The primary purpose of this property is to allow the correct area of any pre-rendered stereo content to be presented to the correct eye. For dynamically-rendered 3D content, you can usually ignore this and render each of the viewer's views, one after another.
This code, from the viewer pose's renderer, iterates over the pose's views and renders them. However, we have flags which, if true
, indicate that a particular eye has been injured during gameplay. When rendering that eye, if the flag is true
, that view is skipped instead of being rendered.

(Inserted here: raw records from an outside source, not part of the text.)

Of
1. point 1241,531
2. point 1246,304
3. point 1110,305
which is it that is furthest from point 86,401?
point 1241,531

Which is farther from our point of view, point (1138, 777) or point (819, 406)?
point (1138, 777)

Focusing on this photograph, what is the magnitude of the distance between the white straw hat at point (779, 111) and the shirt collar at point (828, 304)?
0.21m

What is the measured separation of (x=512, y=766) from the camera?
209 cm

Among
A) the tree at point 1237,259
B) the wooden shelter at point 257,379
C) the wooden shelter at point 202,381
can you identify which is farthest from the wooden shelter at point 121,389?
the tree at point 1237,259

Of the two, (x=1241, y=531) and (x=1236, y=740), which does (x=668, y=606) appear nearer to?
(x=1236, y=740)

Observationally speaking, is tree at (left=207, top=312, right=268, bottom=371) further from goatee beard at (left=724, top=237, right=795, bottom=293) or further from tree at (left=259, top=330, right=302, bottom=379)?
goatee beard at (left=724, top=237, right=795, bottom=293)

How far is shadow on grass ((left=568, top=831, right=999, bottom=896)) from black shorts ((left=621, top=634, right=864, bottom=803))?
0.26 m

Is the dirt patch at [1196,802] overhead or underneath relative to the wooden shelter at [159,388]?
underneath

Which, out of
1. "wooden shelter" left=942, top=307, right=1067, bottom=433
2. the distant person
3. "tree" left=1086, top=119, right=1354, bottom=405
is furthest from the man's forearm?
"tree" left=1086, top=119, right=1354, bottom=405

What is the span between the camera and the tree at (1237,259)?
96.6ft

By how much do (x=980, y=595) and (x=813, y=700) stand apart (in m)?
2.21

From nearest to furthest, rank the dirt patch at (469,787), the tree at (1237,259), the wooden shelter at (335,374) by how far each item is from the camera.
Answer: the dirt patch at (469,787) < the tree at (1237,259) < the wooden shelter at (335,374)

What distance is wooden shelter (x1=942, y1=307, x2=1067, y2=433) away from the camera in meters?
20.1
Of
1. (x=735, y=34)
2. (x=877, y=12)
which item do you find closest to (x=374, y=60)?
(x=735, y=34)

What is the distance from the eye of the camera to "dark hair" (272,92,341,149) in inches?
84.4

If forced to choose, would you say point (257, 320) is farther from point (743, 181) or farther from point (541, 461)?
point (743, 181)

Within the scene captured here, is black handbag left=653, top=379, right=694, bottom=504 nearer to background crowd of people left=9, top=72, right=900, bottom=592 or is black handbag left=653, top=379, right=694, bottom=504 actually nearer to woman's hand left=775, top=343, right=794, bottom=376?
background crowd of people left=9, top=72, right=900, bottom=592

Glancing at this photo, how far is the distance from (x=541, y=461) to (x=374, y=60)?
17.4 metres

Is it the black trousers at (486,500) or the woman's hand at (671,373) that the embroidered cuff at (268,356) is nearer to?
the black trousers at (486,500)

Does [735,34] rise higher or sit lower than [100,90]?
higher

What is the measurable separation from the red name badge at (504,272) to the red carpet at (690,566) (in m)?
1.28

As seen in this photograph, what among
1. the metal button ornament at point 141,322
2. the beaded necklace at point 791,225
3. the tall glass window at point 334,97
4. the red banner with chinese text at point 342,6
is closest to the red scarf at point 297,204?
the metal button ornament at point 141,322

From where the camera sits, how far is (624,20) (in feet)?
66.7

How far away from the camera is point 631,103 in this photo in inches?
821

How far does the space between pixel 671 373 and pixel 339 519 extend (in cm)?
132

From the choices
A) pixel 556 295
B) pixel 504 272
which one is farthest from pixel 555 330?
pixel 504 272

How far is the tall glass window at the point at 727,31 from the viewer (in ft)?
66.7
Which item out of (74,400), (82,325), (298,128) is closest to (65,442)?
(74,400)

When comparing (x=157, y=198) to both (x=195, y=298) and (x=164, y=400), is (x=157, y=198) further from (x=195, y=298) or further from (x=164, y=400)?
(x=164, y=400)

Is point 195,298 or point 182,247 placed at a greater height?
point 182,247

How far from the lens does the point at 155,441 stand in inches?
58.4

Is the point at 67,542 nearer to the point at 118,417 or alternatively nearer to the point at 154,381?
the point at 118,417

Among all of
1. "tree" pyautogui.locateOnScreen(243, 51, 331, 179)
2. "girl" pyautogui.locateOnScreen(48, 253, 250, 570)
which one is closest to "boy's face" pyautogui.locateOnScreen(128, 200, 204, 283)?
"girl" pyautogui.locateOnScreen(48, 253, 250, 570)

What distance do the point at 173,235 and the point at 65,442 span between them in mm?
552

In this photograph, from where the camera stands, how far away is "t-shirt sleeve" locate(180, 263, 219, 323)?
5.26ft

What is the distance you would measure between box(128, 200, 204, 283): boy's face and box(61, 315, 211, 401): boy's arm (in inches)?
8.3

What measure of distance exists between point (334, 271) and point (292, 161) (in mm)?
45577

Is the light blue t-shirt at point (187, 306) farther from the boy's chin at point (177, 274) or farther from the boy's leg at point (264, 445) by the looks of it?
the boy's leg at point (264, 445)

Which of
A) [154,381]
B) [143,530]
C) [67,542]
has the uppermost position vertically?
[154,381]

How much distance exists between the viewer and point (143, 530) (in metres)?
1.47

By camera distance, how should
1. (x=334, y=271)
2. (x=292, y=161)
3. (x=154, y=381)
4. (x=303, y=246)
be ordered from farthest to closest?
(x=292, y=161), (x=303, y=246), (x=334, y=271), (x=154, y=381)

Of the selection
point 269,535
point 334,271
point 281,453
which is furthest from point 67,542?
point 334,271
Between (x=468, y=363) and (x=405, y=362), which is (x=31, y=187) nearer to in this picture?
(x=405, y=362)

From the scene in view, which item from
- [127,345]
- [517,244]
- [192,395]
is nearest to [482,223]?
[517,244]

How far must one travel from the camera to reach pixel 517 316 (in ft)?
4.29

glLayer = xrSession.renderState.baseLayer;
gl.bindFramebuffer(gl.FRAMEBUFFER, glLayer.framebuffer);
gl.clearColor(0, 0, 0, 1.0);
gl.clearDepth(1.0);
gl.clear(gl.COLOR_BUFFER_BIT, gl.DEPTH_BUFFER_BIT);
for (const view of xrPose.views) {
let skipView = false;
if (view.eye === "left" && body.leftEye.injured) {
skipView = updateInjury(body.leftEye);
} else if (view.eye === "right" && body.rightEye.injured) {
skipView = updateInjury(body.rightEye);
}
if (!skipView) {
let viewport = glLayer.getViewport(view);
gl.viewport(viewport.x, viewport.y, viewport.width, viewport.height);
renderScene(gl, view);
}
}
For each of the views, the value of eye
is checked and if it's either left
or right
, we check to see if the body.leftEye.injured
or body.rightEye.injured
property is true
; if so, we call a function updateInjury()
on that eye to do things such as allow a bit of healing to occur, track the progress of a poison effect, or the like, as appropriate for the game's needs.
updateInjury()
returns true
if the eye is still injured or false
if the eye has been restored to health by the function. If the result is false
, indicating that the eye is now healthy, we render the scene for that eye. Otherwise, we don't.